PDF Malware Detection Using Visualization and Image Processing Techniques

By Andrew Corum (Calvin College) and Donovan Jenkins (New Mexico Tech)

Dependencies

Python3
OpenCV
scikit-learn (sklearn)
scikit-image (skimage)
SciPy (scipy)
multiprocessing

Usage

./main.py <dirname>

Note: Within the directory, <dirname>, PDFs must be labeled as CLEAN or INFEC (i.e. "CLEAN_<filename>.file" or "INFEC_<filename>.file"). They also must end with the ".file" tag.

Note: It may take a while for the program to start on your first run, since python needs to load all of the necessary libraries.

Preprocessing

PDFs must first be converted into images. You can either load pre-created images or create new images.

Select an option:
    0) Load
    1) Create

PDFs can be visualized as a byte plot, Markov plot, or Hilbert plot.

Choose a visualization type
    0) Byte
    1) Markov
    2) Hilbert

Feature extraction

You will be prompted for which features to extract from the visualized PDFs.
The options are Oriented Rotated BRIEF (ORB), Scale Invariant Feature Transform (SIFT), Local Binary Patterns (LBP), Gabor filter and histogram, and Local Entropy.
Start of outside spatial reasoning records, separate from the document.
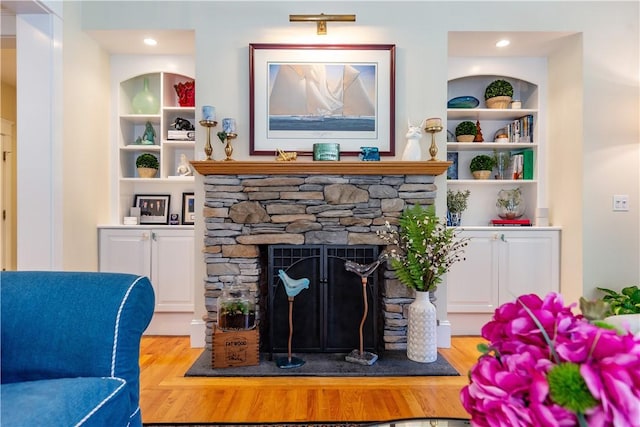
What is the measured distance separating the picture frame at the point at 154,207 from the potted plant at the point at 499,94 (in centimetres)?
305

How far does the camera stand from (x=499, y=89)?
132 inches

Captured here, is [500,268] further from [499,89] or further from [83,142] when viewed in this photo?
[83,142]

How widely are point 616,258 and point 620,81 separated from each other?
4.46ft

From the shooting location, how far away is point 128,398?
1216mm

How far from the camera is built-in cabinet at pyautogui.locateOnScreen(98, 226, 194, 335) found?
310cm

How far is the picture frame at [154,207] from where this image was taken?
3.40m

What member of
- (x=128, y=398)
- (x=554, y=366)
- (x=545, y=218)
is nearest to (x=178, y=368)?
(x=128, y=398)

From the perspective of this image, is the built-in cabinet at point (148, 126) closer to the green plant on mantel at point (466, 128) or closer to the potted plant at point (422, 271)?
the potted plant at point (422, 271)

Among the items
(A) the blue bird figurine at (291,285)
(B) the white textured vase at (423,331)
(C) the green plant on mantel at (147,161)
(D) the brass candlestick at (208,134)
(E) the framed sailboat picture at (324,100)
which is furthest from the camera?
(C) the green plant on mantel at (147,161)

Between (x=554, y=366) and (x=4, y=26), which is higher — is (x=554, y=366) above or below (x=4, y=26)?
A: below

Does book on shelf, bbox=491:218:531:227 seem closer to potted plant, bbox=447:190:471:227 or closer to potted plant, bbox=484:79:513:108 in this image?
potted plant, bbox=447:190:471:227

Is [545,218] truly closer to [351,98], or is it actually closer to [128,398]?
[351,98]

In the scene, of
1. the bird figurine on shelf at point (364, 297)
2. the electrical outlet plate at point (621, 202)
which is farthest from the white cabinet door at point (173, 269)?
the electrical outlet plate at point (621, 202)

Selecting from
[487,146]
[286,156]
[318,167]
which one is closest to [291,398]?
[318,167]
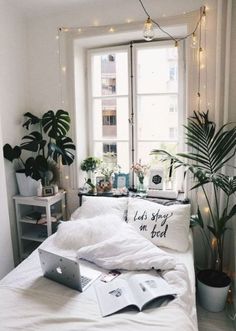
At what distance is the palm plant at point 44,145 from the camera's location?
2.61 metres

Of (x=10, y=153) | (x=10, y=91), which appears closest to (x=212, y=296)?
(x=10, y=153)

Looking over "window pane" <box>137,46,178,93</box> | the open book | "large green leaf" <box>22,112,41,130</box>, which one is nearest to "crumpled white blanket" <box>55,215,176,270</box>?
the open book

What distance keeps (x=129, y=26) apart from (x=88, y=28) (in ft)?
1.34

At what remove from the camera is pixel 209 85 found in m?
2.38

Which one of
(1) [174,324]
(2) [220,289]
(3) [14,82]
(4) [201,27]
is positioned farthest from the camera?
(3) [14,82]

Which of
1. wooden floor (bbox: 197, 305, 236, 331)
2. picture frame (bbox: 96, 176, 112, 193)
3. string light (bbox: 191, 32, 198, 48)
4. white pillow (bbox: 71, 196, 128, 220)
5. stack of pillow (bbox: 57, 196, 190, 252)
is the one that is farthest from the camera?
picture frame (bbox: 96, 176, 112, 193)

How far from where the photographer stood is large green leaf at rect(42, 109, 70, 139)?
2656 millimetres

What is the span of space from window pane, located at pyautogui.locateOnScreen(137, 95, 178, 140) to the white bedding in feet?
4.72

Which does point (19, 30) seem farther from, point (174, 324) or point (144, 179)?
point (174, 324)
Choose a feature selection algorithm:
    0) ORB
    1) SIFT
    2) LBP
    3) Gabor
    4) Entropy

Machine learning

This program allows you to either perform cross validation on your data or train a model that will then be used to evaluate other PDFs.

Select an option:
    0) Cross validation
    1) Build and test model

You have a choice of which machine learning algorithm to use.

Choose a ML algorithm:
    0) Support Vector Machine
    1) Random Forest
    2) Decision Tree Classifier
    3) KNN

If you chose to build and test a model, you will have to repeat the preprocessing and feature extraction steps on your test data. If you chose cross validation, then you will see the accuracy, precision, recall, and f1 score of your model.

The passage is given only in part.